Comcast’s story

At Ars Techica, a sober look at Comcast’s explanation of its disruption of the peer-to-peer networking of some of its customers. The story is geeky but detached and fairly presented by writer Nate Anderson:

According to [Comcast’s] filing, network management only kicks in “when P2P unidirectional upload sessions (i.e., sessions where a computer is only uploading and not simultaneously uploading and downloading) reach a predetermined congestion threshold in a particular neighborhood.” The goal here is to stop unattended machines from using significant upload bandwidth, though Comcast says that the “delay” is removed once the “number of active uploading sessions drops below that threshold.”

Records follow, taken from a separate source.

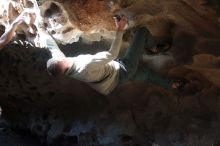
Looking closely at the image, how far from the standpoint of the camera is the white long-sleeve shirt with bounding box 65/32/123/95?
3.66 meters

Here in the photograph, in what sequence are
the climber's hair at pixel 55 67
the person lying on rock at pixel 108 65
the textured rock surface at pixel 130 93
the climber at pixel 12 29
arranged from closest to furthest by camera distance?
the climber's hair at pixel 55 67 → the person lying on rock at pixel 108 65 → the textured rock surface at pixel 130 93 → the climber at pixel 12 29

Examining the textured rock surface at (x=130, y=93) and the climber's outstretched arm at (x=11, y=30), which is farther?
the climber's outstretched arm at (x=11, y=30)

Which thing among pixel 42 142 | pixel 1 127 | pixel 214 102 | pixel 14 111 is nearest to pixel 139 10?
pixel 214 102

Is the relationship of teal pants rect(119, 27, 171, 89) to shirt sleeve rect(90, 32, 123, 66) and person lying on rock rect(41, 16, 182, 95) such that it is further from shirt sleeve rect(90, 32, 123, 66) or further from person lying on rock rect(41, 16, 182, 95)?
shirt sleeve rect(90, 32, 123, 66)

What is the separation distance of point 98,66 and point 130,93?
1.62 metres

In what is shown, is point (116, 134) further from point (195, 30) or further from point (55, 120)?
point (195, 30)

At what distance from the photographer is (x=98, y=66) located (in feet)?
12.1

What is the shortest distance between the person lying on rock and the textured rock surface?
0.71ft

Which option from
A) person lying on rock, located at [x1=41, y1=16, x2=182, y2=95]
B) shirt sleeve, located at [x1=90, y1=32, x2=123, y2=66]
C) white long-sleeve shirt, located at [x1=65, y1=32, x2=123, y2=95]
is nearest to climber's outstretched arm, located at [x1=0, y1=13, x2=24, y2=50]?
person lying on rock, located at [x1=41, y1=16, x2=182, y2=95]

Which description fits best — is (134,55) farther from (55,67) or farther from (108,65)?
(55,67)

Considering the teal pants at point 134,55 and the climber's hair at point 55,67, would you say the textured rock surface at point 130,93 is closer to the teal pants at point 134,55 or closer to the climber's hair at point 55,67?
the teal pants at point 134,55

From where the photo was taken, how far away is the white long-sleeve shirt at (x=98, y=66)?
144 inches

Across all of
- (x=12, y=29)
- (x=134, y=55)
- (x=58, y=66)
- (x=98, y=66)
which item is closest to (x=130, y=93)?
(x=134, y=55)

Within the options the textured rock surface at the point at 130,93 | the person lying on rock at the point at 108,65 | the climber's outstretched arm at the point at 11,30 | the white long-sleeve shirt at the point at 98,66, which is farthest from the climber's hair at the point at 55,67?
the climber's outstretched arm at the point at 11,30
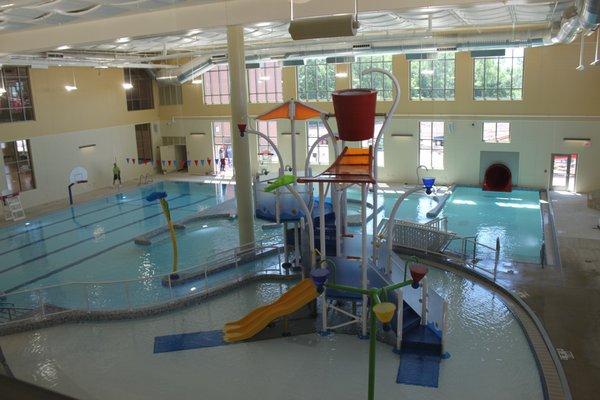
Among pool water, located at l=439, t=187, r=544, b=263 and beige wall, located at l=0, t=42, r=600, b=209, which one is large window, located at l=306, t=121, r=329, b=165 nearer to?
beige wall, located at l=0, t=42, r=600, b=209

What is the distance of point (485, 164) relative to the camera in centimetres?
1856

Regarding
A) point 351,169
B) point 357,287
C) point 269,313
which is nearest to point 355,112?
point 351,169

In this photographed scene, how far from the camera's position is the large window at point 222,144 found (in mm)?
23578

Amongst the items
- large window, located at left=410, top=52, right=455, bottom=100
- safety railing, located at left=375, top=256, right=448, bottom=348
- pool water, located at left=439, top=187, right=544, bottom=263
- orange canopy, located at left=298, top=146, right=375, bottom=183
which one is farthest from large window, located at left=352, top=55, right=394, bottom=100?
safety railing, located at left=375, top=256, right=448, bottom=348

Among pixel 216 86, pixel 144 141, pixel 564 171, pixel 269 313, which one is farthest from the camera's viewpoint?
pixel 144 141

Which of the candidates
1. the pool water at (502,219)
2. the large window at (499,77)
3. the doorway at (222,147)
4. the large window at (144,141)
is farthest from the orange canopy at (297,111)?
the large window at (144,141)

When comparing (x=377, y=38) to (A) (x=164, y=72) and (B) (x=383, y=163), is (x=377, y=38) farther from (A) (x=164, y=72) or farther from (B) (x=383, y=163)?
(A) (x=164, y=72)

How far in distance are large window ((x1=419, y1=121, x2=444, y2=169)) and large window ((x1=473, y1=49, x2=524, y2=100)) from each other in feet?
5.72

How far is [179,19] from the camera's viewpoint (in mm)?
11508

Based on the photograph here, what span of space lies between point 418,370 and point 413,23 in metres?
10.7

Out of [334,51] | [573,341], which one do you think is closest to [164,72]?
[334,51]

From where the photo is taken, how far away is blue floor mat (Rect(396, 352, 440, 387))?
6.68 meters

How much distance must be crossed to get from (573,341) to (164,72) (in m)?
19.3

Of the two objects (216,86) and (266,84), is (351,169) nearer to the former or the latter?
(266,84)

The major problem seems to be Comcast’s method, which basically involves sending a fake error message that makes the computer in question reset its connection. This graf is ineresting, too:

Throwing more bandwidth at the problem won’t work, Comcast says, because P2P apps will (by design) soak up every available drop of it. In short, there’s no way to fix the problem short of imposing “reasonable network management” on P2P apps to make sure everyone can get along. While the argument has a certain obvious logic to it, one wonders how Comcast is in fact able to handle unlimited P2P downloads without any delay or filtering. Perhaps because it has thrown a lot more bandwidth at the problem?